For 11 days in late March, a few dozen Britons turned to BBC and watched as Awkward swam through pools, lumbered along tracks or stumbled across fields. They call it the Commonwealth Games, a mini-Olympics held only for those countries who stuck it out through the end of the British Empire, such as juggernauts Bermuda, Maldives and St. Kitts and Nevis.
Thirty-nine countries proved their inferiority to grandmother England in this year’s Games — held a few weeks after every Winter Olympics — in Melbourne. The queen’s minions pulled in 110 medals, tops of the 40 medal-winning countries that aren’t Australia. The Aussies, a former British penal colony, donned 221 medals, 84 colored gold.
Yet, despite its unrivaled athletic mediocrity, few things represent Britain as well as Sport. In a land nearly impossible to define, Sport comes the closest to pinning it down. It’s a land based on contradiction — the Anglican Church now opposes divorce, when it owes its existence to Henry VIII’s desire to separate himself from his wives and their bodies from their heads, for example — and Sport conveys this confusion better than all others.
Certainly, it is a lovely, if befuddled, country, and not to embrace this peculiar land, not to laugh as you run off with mates to grab a cheeky beer (a quick one) at the local (pub) — that would be blinkered (narrow-minded; think horses, wearing blinkers).
But their pride makes the French look like a bunch of Ghandhis. A professor of mine told me that the Bible is a work of British literature (“at least the King Jayyymes version, goouuyys”). Rest assured, though, they care much more for the sports they created, like rugby and cricket, than the Bible.
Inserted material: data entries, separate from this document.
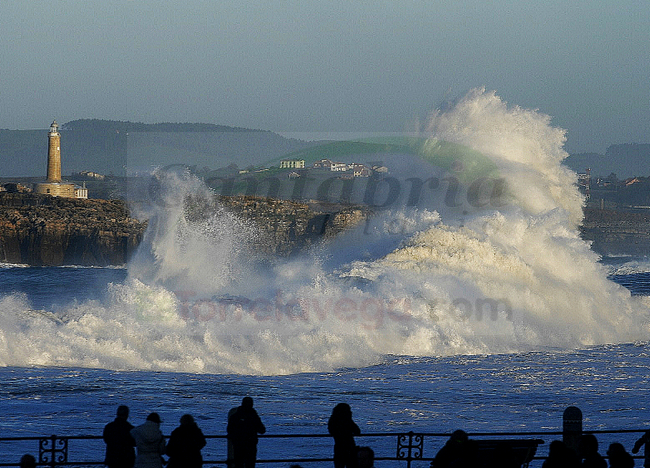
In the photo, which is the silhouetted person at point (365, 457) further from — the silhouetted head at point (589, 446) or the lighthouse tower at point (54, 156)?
the lighthouse tower at point (54, 156)

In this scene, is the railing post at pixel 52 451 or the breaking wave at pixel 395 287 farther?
the breaking wave at pixel 395 287

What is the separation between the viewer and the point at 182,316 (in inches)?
942

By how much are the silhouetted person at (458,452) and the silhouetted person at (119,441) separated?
3.00m

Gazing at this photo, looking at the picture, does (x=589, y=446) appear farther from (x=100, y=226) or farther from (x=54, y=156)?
(x=54, y=156)

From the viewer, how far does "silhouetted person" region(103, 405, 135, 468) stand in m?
9.31

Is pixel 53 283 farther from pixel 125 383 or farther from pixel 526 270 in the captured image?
pixel 125 383

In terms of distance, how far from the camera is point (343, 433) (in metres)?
9.84

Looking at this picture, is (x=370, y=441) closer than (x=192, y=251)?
Yes

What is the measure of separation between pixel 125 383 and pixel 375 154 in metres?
27.7

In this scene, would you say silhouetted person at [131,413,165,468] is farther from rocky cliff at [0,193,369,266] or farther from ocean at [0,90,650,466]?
rocky cliff at [0,193,369,266]

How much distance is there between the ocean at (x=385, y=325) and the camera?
647 inches

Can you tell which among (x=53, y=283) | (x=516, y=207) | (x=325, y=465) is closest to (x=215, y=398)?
(x=325, y=465)

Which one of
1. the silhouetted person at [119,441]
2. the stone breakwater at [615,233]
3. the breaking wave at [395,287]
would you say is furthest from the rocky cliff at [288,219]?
the silhouetted person at [119,441]

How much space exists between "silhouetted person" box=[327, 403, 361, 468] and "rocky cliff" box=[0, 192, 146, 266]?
62.4 meters
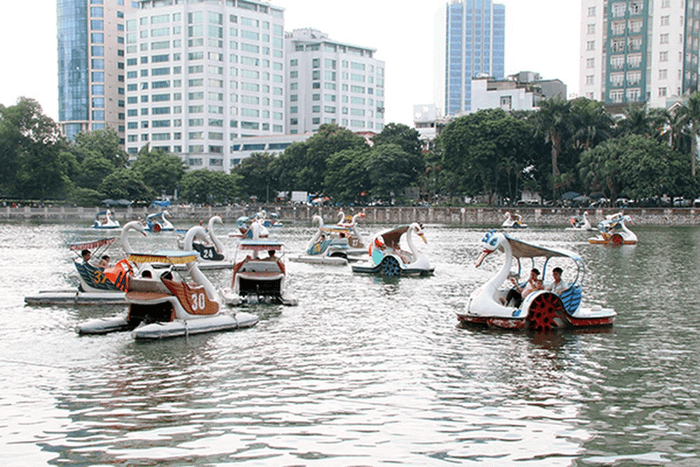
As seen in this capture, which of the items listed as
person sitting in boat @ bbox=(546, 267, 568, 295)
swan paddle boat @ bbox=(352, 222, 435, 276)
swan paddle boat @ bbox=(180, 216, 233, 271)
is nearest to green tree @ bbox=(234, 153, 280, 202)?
swan paddle boat @ bbox=(180, 216, 233, 271)

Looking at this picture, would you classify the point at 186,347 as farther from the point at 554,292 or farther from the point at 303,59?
the point at 303,59

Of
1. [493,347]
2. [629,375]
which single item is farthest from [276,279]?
[629,375]

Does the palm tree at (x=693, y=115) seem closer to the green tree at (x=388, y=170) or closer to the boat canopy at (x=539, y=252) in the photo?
the green tree at (x=388, y=170)

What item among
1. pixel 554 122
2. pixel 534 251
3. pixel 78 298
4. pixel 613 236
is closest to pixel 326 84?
pixel 554 122

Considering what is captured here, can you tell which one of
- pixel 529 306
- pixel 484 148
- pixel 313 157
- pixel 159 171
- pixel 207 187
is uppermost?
pixel 313 157

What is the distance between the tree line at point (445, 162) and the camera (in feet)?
267

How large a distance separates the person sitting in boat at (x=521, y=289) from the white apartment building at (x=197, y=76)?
141 metres

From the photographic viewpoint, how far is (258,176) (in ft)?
409

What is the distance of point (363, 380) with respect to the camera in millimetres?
14016

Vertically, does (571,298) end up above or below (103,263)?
below

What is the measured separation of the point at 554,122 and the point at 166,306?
79.8 metres

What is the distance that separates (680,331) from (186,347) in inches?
511

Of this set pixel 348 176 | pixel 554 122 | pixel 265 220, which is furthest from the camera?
pixel 348 176

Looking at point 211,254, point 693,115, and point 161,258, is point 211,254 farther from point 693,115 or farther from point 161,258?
point 693,115
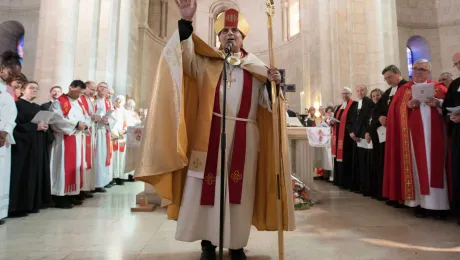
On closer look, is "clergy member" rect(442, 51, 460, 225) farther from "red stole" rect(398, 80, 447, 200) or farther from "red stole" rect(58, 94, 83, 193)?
"red stole" rect(58, 94, 83, 193)

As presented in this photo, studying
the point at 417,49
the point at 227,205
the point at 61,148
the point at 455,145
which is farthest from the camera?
the point at 417,49

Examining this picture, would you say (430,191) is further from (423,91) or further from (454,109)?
(423,91)

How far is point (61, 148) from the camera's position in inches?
187

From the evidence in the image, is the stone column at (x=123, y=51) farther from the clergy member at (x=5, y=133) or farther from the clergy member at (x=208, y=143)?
the clergy member at (x=208, y=143)

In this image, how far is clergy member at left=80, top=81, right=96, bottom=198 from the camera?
5273 mm

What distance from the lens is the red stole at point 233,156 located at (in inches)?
88.9

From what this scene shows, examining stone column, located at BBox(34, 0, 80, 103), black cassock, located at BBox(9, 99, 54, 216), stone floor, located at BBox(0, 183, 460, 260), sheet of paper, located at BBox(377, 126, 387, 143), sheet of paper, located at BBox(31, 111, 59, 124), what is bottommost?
stone floor, located at BBox(0, 183, 460, 260)

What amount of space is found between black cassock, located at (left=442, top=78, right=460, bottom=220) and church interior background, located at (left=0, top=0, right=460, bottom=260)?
46cm

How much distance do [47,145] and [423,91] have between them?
18.3ft

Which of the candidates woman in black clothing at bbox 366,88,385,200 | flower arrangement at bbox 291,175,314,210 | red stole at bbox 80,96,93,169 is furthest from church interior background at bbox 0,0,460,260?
red stole at bbox 80,96,93,169

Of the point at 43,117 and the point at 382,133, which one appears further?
the point at 382,133

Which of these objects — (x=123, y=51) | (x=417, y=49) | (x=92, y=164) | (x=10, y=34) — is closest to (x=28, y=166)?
(x=92, y=164)

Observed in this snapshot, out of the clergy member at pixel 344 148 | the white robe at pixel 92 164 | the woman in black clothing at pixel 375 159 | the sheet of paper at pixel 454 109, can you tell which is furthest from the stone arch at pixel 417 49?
the white robe at pixel 92 164

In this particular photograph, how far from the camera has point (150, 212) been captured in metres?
4.20
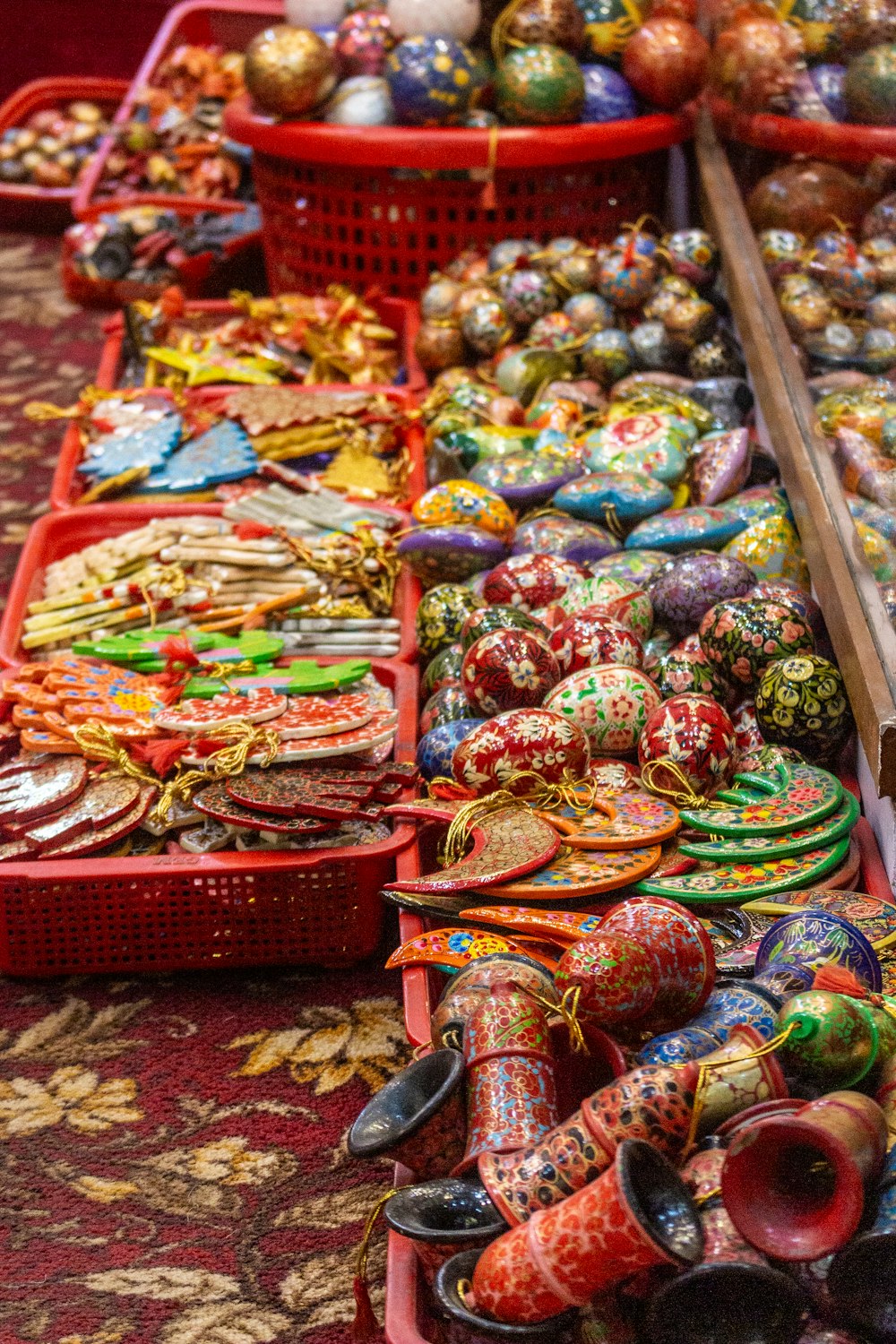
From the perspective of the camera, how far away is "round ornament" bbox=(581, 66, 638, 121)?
3.61m

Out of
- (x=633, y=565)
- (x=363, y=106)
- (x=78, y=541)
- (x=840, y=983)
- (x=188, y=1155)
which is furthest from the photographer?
(x=363, y=106)

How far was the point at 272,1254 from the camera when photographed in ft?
5.19

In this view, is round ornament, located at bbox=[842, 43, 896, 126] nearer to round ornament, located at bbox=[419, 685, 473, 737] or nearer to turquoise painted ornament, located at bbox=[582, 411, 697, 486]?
turquoise painted ornament, located at bbox=[582, 411, 697, 486]

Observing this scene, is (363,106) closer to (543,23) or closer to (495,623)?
(543,23)

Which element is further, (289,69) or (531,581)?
(289,69)

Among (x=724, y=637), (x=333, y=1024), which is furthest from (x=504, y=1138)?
(x=724, y=637)

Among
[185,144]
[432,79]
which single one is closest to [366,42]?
[432,79]

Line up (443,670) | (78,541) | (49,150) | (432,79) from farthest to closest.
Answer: (49,150)
(432,79)
(78,541)
(443,670)

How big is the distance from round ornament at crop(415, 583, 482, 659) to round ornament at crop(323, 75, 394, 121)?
1.77m

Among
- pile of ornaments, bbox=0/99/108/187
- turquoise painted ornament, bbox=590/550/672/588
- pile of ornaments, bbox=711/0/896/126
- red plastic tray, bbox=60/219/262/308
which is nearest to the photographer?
turquoise painted ornament, bbox=590/550/672/588

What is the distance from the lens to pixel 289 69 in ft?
11.6

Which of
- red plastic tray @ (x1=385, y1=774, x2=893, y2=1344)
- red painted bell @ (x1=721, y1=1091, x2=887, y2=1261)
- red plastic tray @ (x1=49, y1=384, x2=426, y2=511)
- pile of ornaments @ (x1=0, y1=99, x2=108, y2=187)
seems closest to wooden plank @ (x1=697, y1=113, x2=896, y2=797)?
red plastic tray @ (x1=385, y1=774, x2=893, y2=1344)

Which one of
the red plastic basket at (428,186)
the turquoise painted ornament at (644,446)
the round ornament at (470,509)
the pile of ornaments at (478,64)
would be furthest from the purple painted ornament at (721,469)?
the pile of ornaments at (478,64)

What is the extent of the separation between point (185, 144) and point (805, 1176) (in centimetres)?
476
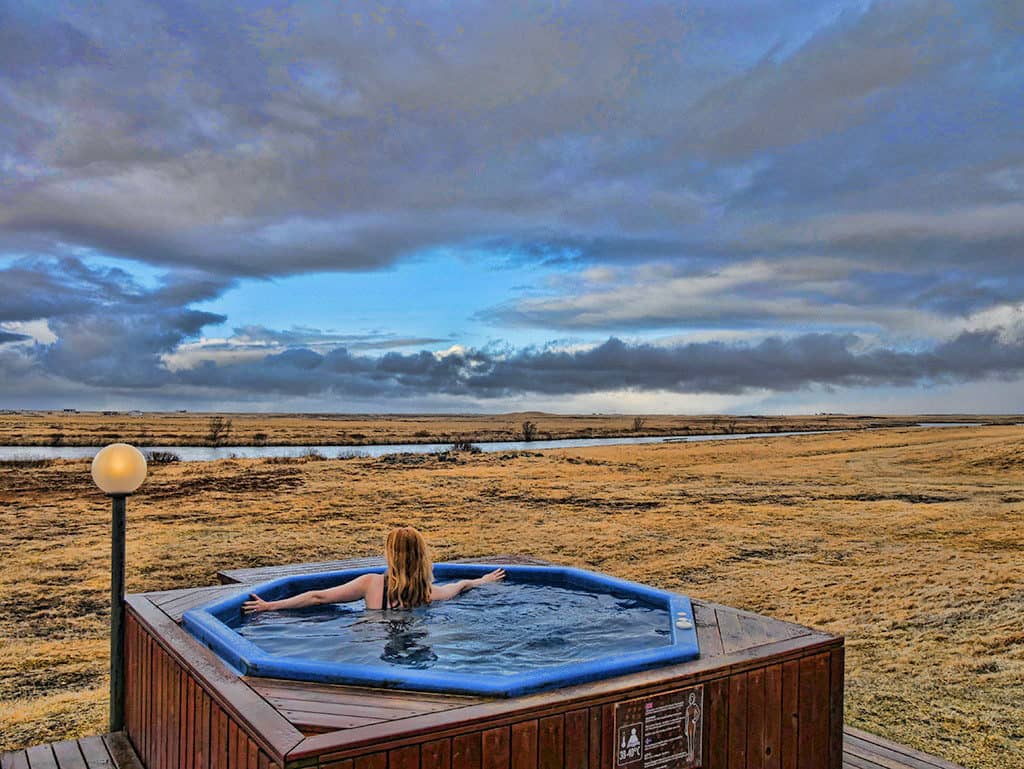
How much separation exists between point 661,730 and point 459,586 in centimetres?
285

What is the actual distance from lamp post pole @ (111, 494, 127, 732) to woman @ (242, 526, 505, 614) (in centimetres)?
87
They fling themselves headlong into eternal optimism, certain that the British are still rulers of the world, sporting and otherwise.
And for this torturous optimism, like kids with lost puppies or Mets fans, they deserve great sympathy. It’s a tough time to be a sport-supportin’ Briton.
High hopes followed the English rugby team into the Six Nations Tournament (with France, Wales, Scotland, Ireland and Italy) this past winter. So did too much time at the pub, apparently. Once-promising England took a thrashing, igniting another series of seemingly weekly whinging (whining) discussions on The State of British Athletics.
They can excuse rugby, though. Nothing means more to England than football (soccer), except Robbie Williams and the Queen. And with recent truckloads of money making their way to the soil, English football has become arguably the top stage in international football.
Now, throw in these insults: the Premiership (England’s top league) is becoming increasingly foreign (the horror!). And, to really chap pants, only one Premiership team made it into the quarterfinals in the European Champions League.
The multi-nationalism ignited a fire in the British, from people in pubs to coaches to people in pubs. West Ham United manager Alan Pardew lashed out at Arsenal’s lead man, Arsene Wenger, alleging Wenger uses too many foreigners. But a dearth of international representation, that’s more unacceptable than talking in Underground trains.
Oh yeah, that one British team who made it past the quarterfinals? And who’s up 1-0 in the semifinals over Villarreal? Arsenal.
But, win or lose, they scream. The enthusiasm prompting men and boys to trample other men — foreign ones, preferably — really is contagious. Sports offer the one place for the British to lose their charming self-consciousness and really get excited about swearing. It’s nice to have a common point. But in a country with such a rich-written tradition, cheers like (sung to ‘Glory, Glory Hallelujah’), “Glory, Glory Tott’nham Hotspur, Glory, Glory Tottn’ham Hotspur, Glory Glory Tottn’ham Hotspur, The Hotspurs are the best!” seem a bit … off.
But nothing seems more off, more of a loose interpretation of Sport than this one. The main factor in the loss of the British Empire wasn’t the global identity crisis after World War II. It wasn’t the introduction of the Welfare State.
It was cricket.
Presumably, cricket is what the gentry fancy when reading newspapers and nibbling on sweets grows too taxing. It’s the sport equivalent of an oatmeal bath. A friend of mine said that the sport is so popular because it “requires no physical exertion — nothing is more ungentlemanly than physical exertion.”
They wear cardigan sweaters to play. The style of bowling (throwing), where you can’t snap the elbow (like our pitchers) makes as much sense to an American as does saying you’ll be taking the piss out of somebody (only making fun of him, not a hospital procedure). And most of all, the game lacks no distinguishable graduated strategy — strategically, it rivals the Hot Shot basketball games in arcades.
Nobody keen on Cockney would be scoped playing cricket, though. Their thing, in the not-so-posh parts of London — if not football — is becoming basketball, which my editors at The Observer said is just a different version of netball. Which, in the end, is correct, if you take away the cool parts of basketball like athletes and jumping. And the backboard.
Then again, after a night of going arse over elbow at our White Horse pub, I could just be talking bollocks. But anyway, piss off, you Yankee fops — BBC’s showing the darts championship.
Kevin Scheitrum is a former Sports Editor of The Daily Free Press. He is currently studying abroad in London.